EXTRACT:
Calvary Road Baptist Church

“TO SAVE SINNERS”

First Timothy 1.12-17

 

Many, many times in God’s Word we learn a great many surprising lessons from passages that are written by the human author to support another idea altogether. This morning’s text is a beautiful example of just such a thing. Please make your way to First Timothy 1.12-17, and stand when you arrive at our destination for the reading of God’s Word:

 

12    And I thank Christ Jesus our Lord, who hath enabled me, for that he counted me faithful, putting me into the ministry;

13    Who was before a blasphemer, and a persecutor, and injurious: but I obtained mercy, because I did it ignorantly in unbelief.

14    And the grace of our Lord was exceeding abundant with faith and love which is in Christ Jesus.

15    This is a faithful saying, and worthy of all acceptation, that Christ Jesus came into the world to save sinners; of whom I am chief.

16    Howbeit for this cause I obtained mercy, that in me first Jesus Christ might shew forth all longsuffering, for a pattern to them which should hereafter believe on him to life everlasting.

17    Now unto the King eternal, immortal, invisible, the only wise God, be honour and glory for ever and ever. Amen.

 

To provide some context for this morning’s message from God’s Word, it is good to realize that the main thrust of First Timothy chapter one is Paul’s charge to his young colleague Timothy to begin exercising pastoral authority in the church in Ephesus where he was serving when Paul wrote to him. In the process of accomplishing his goal with Timothy, when the Apostle Paul explains why pastoral authority is needed so much in the church at Ephesus, to combat legalistic false teachers, he brings up the subject of the Law of Moses in First Timothy 1.7-9. Then, after bringing up the Law of Moses, Paul, building on his realization of how great a sinner he really was as an unsaved Jewish man who had been zealous for the Law prior to his salvation, begins to give his testimony of how he had come to faith in Christ.

As an aside, do you realize that there are at least six different places in the New Testament where Paul gives his salvation testimony? And this is besides the record Luke provides in Acts chapter 8. While Paul’s testimonies in Acts tend toward a recitation of events, this testimony is far more theological in nature, as you shall see. Do you like to give your testimony? It seems as though Paul enjoyed rehearsing his testimony. I know I like to give my conversion testimony. And though admittedly not everyone knows a lot about theology, everyone who is a believer in Jesus Christ can relate to other people how he came to know the Lord as his personal Savior. Apparently, Paul did that a lot.

So this morning we will digress with Paul’s letter to Timothy and look at his testimony, written not so much for Timothy’s benefit you understand (Timothy no doubt having heard Paul’s conversion many times from the apostle prior to this letter being received), but for the benefit of the Ephesian church congregation and for our benefit, as well. As we look through verses 12-17 we will discover what the apostle wrote about why the eternal Son of the living God came to earth, and why He picked Saul of Tarsus to be an apostle.

GOAL A: Reproduce the sermon between "15    This is" and "and ever. Amen.", inclusive, replacing "longsuffering" with "patience".

SUPPLIED MATERIAL:
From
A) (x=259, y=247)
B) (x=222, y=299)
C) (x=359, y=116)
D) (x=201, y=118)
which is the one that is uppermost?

GOAL B: Write out every line of the listing above without any change.

FULL OUTPUT A:
15    This is a faithful saying, and worthy of all acceptation, that Christ Jesus came into the world to save sinners; of whom I am chief.

16    Howbeit for this cause I obtained mercy, that in me first Jesus Christ might shew forth all patience, for a pattern to them which should hereafter believe on him to life everlasting.

17    Now unto the King eternal, immortal, invisible, the only wise God, be honour and glory for ever and ever. Amen.

FULL OUTPUT B:
From
A) (x=259, y=247)
B) (x=222, y=299)
C) (x=359, y=116)
D) (x=201, y=118)
which is the one that is uppermost?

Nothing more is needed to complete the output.